Trajectory Clustering: Which Clustering Method?
Every clustering algorithm needs a metric. You need to define distance between your samples. In your case simple Euclidean distance is not a good idea, especially if the trajectories can have different lengths.
If you define a metric, than you can use any clustering algorithm that allows for custom metric. Probably you do not know the correct number of clusters beforehand, then hierarchical clustering is a good option. K-means doesn't allow for custom metric, but there are modifications of K-means that do (like K-medoids)
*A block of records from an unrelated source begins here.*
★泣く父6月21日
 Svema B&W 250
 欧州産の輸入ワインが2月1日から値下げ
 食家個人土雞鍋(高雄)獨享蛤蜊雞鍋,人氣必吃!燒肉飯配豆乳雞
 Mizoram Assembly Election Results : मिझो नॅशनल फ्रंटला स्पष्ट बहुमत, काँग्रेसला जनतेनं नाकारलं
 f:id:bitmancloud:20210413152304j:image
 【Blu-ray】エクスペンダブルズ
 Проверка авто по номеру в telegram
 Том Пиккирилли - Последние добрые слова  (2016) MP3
The hard part is defining distance between two trajectories (time series). Common approach is DTW (Dynamic Time Warping). To improve performance you can approximate your trajectory by smaller amount of points (many algorithms for that).
It might be a little late but I am also working on the same problem. I suggest you take a look at TRACLUS, an algorithm created by Jae-Gil Lee, Jiawei Han and Kyu-Young Wang, published on SIGMOD’07. http://web.engr.illinois.edu/~hanj/pdf/sigmod07_jglee.pdf
This is so far the best approach I have seen for clustering trajectories because:
- Can discover common sub-trajectories.
- Focuses on Segments instead of points (so it filters out noise-outliers).
- It works over trajectories of different length.
Basically is a 2 phase approach:
Phase one - Partition: Divide trajectories into segments, this is done using MDL Optimization with complexity of O(n) where n is the numbers of points in a given trajectory. Here the input is a set of trajectories and output is a set of segments.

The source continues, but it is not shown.